#### Try it
Verbatim copy without images: return all of the data as it stands.

(Collected data entries)
((

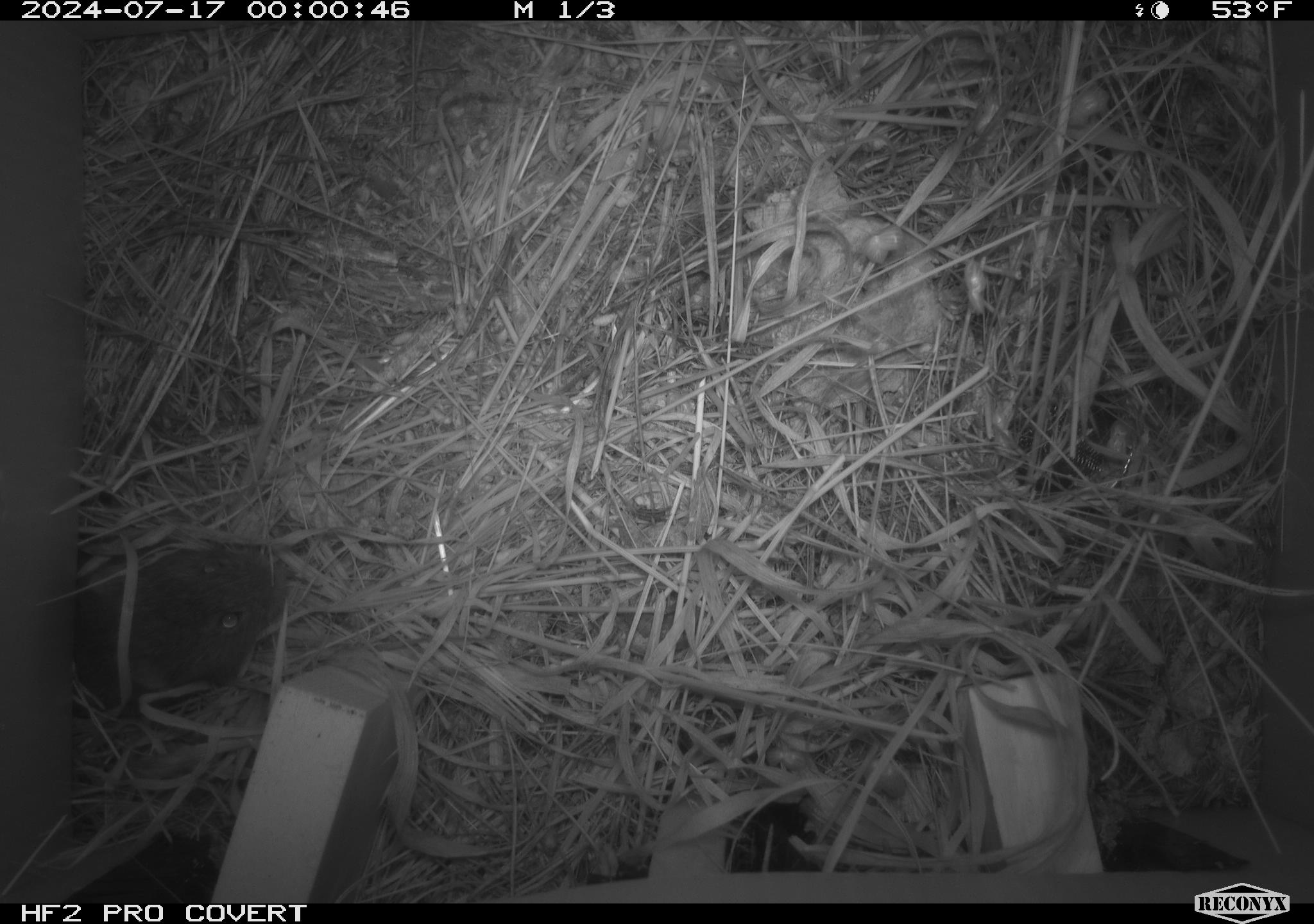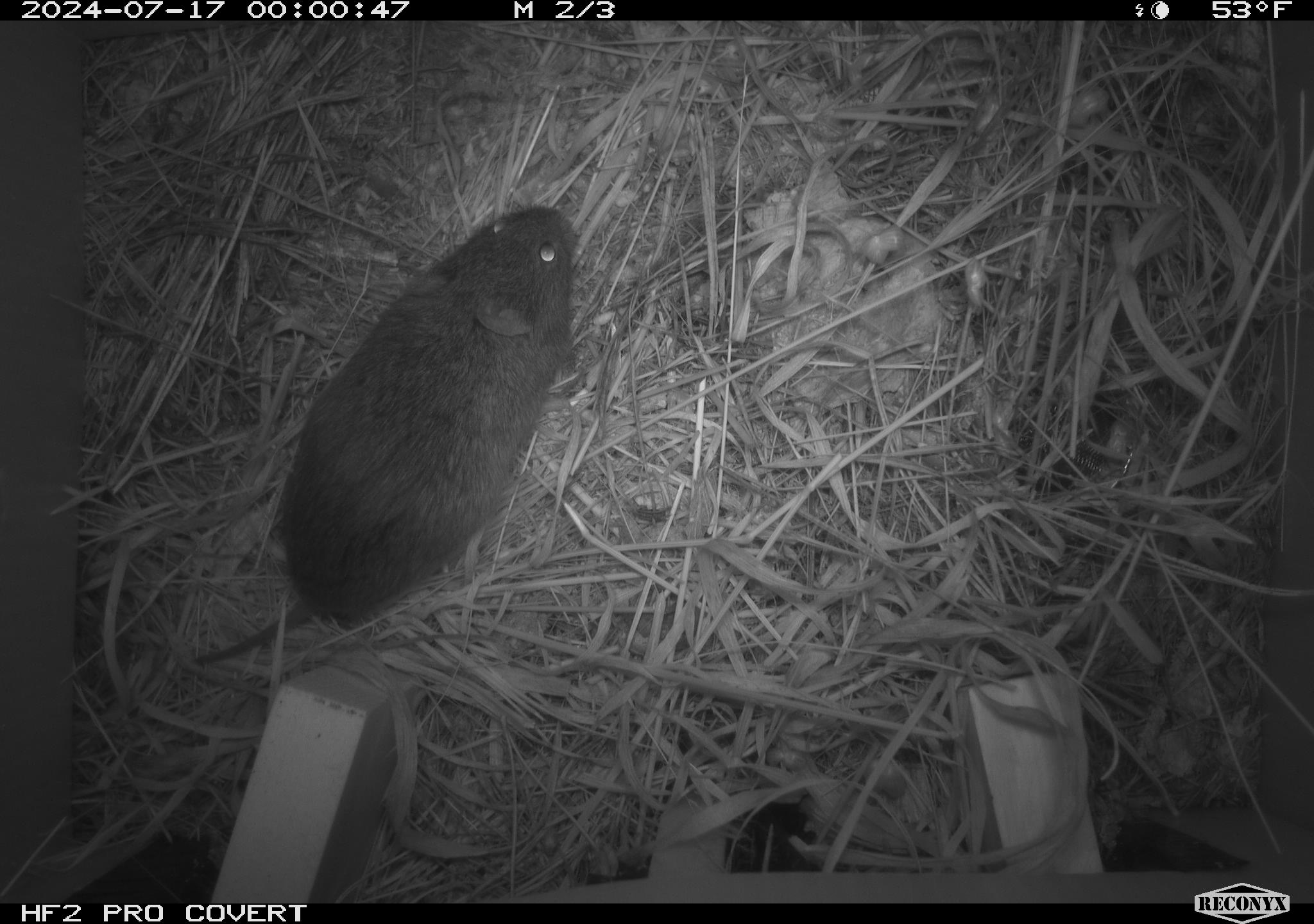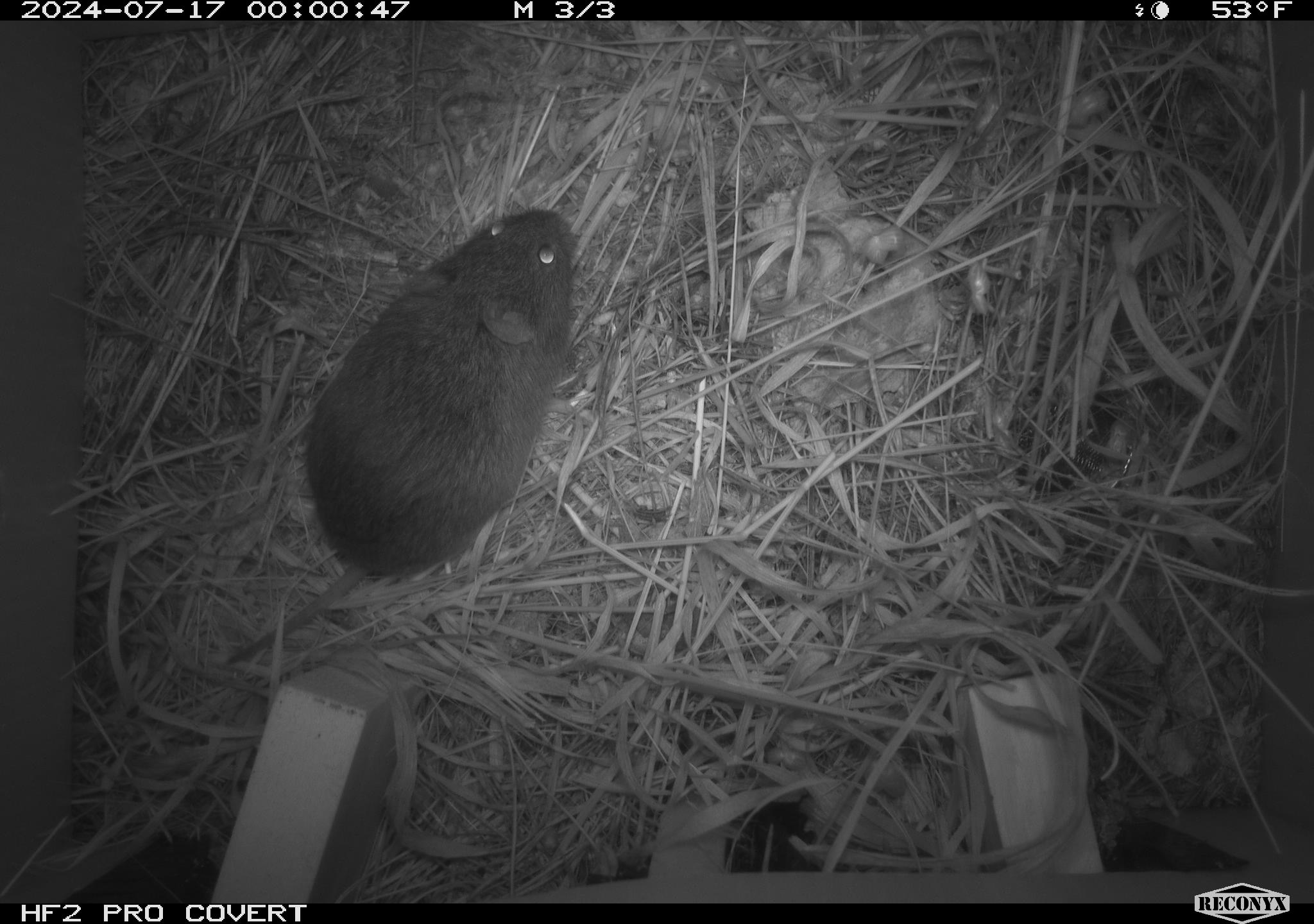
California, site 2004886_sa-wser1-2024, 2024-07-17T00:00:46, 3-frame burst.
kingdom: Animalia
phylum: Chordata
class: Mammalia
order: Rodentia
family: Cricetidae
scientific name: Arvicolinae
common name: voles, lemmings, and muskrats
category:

))

#### Response area
California, site 2004886_sa-wser1-2024, 2024-07-17T00:00:46, 3-frame burst.
kingdom: Animalia
phylum: Chordata
class: Mammalia
order: Rodentia
family: Cricetidae
scientific name: Arvicolinae
common name: voles, lemmings, and muskrats
category:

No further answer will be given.